The west London venue has been the home of English rugby since 1909 and the union has been reluctant to leave Twickenham, where matchday revenue accounts for 85 per cent of the RFU’s income.
As a result, the RFU has resisted hosting matches elsewhere, but considered moving to Wembley last year while redevelopment plans were discussed.
Wembley served as a temporary home for Wales while the Principality Stadium was being built, but has only hosted one England test match – against Canada in 1992.
The Rugby Football Union (RFU) has abandoned plans to sell Twickenham and take a 50 per cent stake in Wembley.
Wembley was considered a contingency plan as part of the RFU’s proposed £663m redevelopment of Twickenham.
The RFU will carry out a £300m refurbishment at Twickenham from March 2027.
Reports reveal that the shock move was being considered as an alternative to the stadium redevelopment proposal and was discussed in detail in a 69-page blueprint titled ‘Twickenham Stadium Masterplan Scheme’.
The masterplan reveals that the RFU board voted to retain the so-called “Leave” option last year but “defer formal engagement with the FA”.
The contingency plan has since been shelved and the RFU is pressing ahead with what it describes as the preferred way forward (PWF) in its plan.
“While the Masterplan program team has focused its efforts on developing the PWF’s ‘Remain’ option and as such has not sought to progress the ‘Leave’ option, whereby the RFU would explore the potential to dispose of the stadium of Twickenham and buy a 50 percent stake in Wembley Stadium,” the document reads.
“This was based on a recommendation approved by the board (in March 2023) to retain the Leave option as a reserve, but defer formal engagement with the Football Association and financial investment until further clarity is obtained on the viability of the Stay option and the views of the licensing authority.
The masterplan also adds that the RFU will prioritize essential works to the tune of £300m, noting that the total £663m cost of the redevelopment is currently “unaffordable”.
Under the proposals, each of Twickenham’s four stands and the roof will be renovated.
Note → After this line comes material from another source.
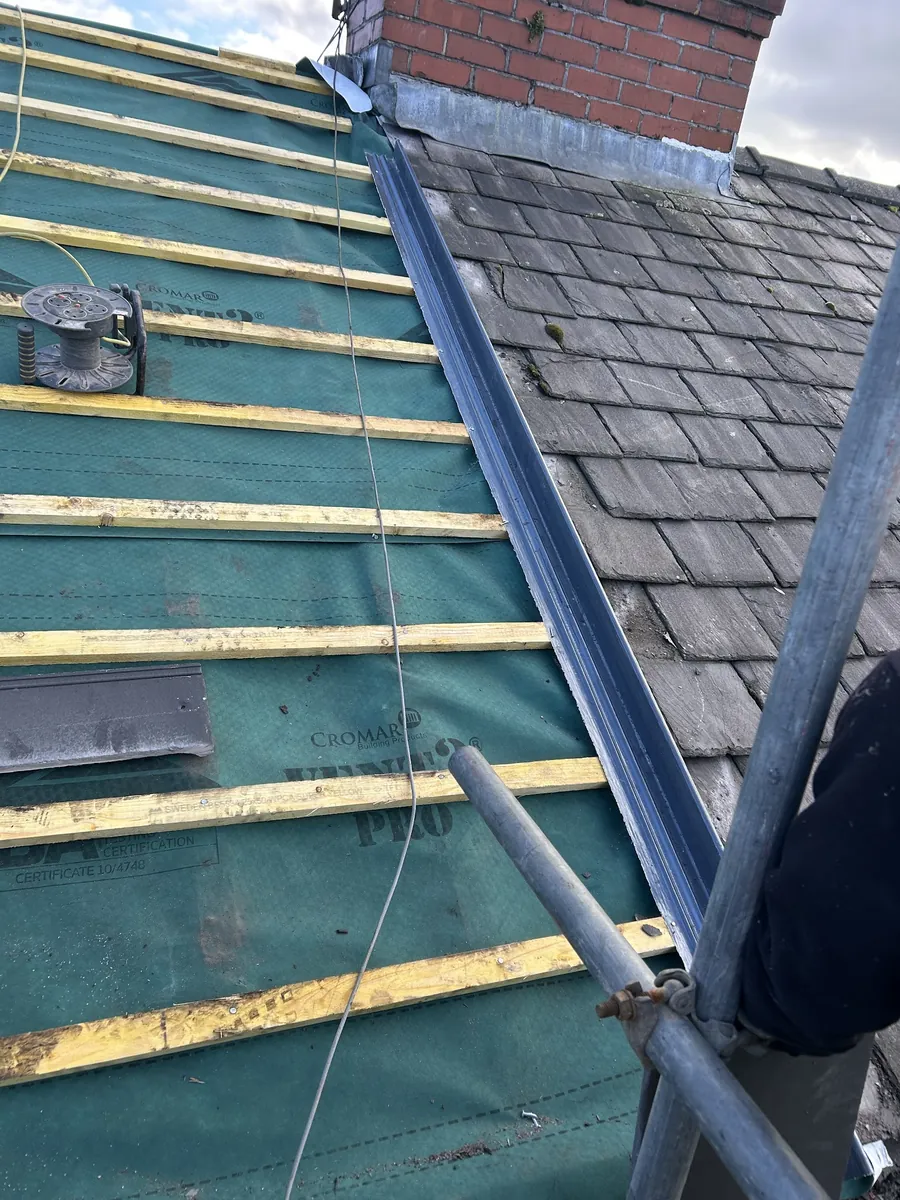 New membrane and battens up to a chimney with lead flashing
The car parks surrounding the stadium will also be remodeled and the RFU offices will be relocated.
The RFU is also focusing on improving transport links to the stadium, due to chronic overcrowding at Twickenham railway station.
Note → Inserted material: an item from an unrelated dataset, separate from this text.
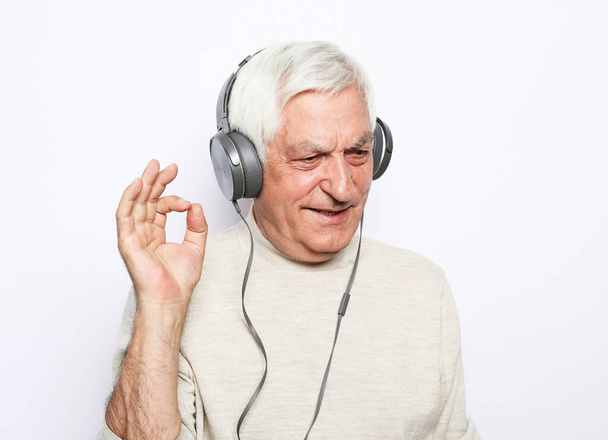 Happy old man in headphones listening to music on white background. Attractive guy in stylish sweater smiles and show ok sign. - Фото, зображення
The refurbishment would temporarily reduce capacity to 80,000 and the RFU reportedly wants the work to be carried out between the end of the 2027 Six Nations and the start of the following year’s tournament.
Twickenham will not host any autumn internationals in 2027 due to the Rugby World Cup, with warm-up matches expected to be held across England.
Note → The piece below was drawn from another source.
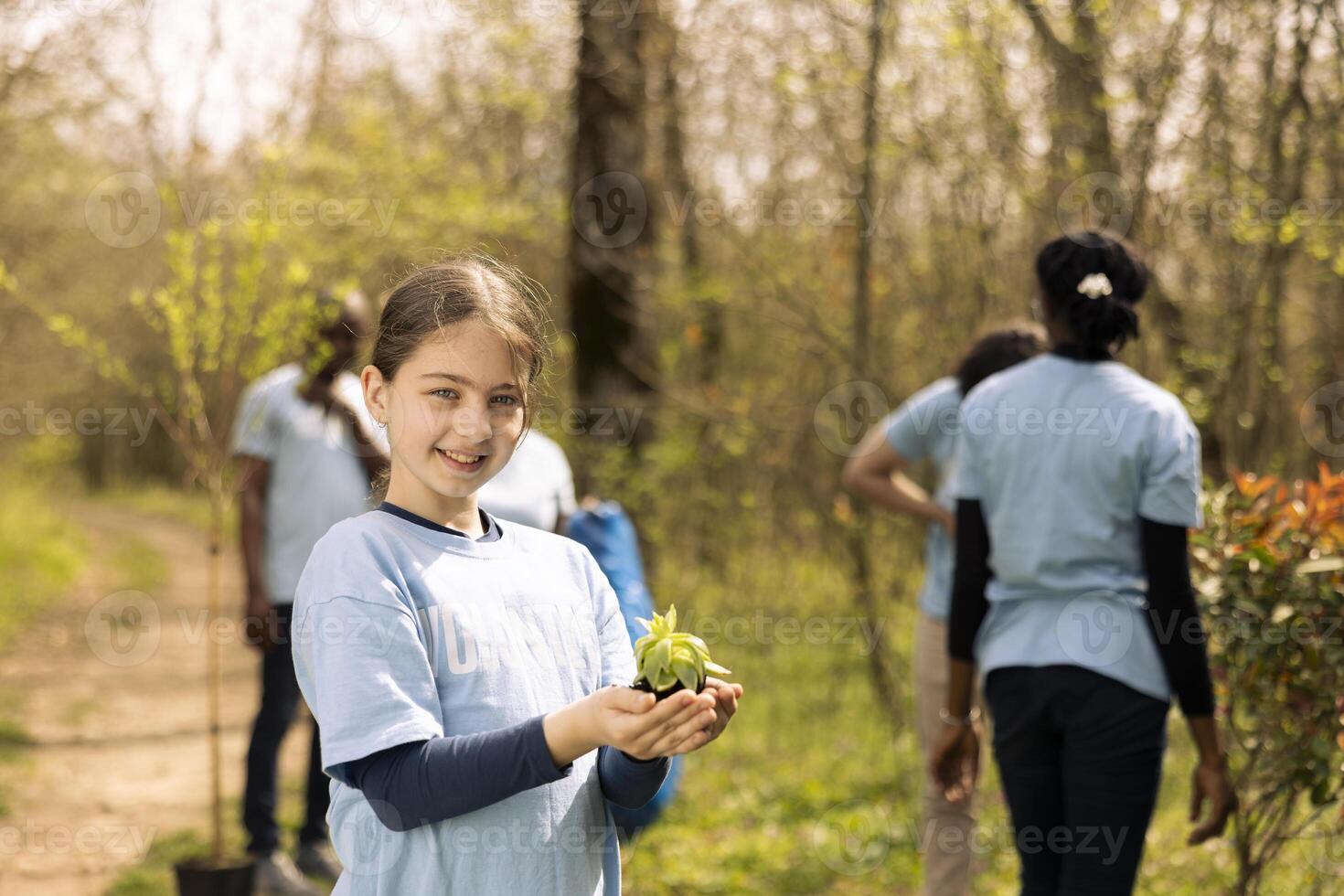 Cute little child getting ready to plant a small tree seedling in the forest, working to protect the natural environment and ecosystem. Young activist planting seeds to grow vegetation. photo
The RFU hopes the stadium will be fully operational again in 2031.
“Our long-term masterplan for Twickenham Stadium is being developed to ensure England’s national rugby stadium remains up to date, complies with all relevant regulations, provides the best possible fan experiences and continues to generate income to reinvest. in the community and in the professional game,” an RFU spokesperson said.
‘Work will be carried out over the next 12 months to consider next stage designs and assess what interventions could take place and when within the existing stadium footprint over the next 10 years.
Wembley (above) served as a temporary home for Wales while the Principality Stadium was being built, but has only hosted England’s test match.
‘The RFU board has not agreed any new redevelopment plan. However, as you would expect, all options will be carefully considered as part of a long-term strategy.
‘As plans continue to develop, the RFU board and council will be fully consulted and involved in the due diligence and approval process, which would include any potential funding sources.
‘Under the RFU constitution, if a loan of more than £150m was required, the views and approval of council members would be needed. “We do not anticipate major construction on the stadium to begin before 2027.”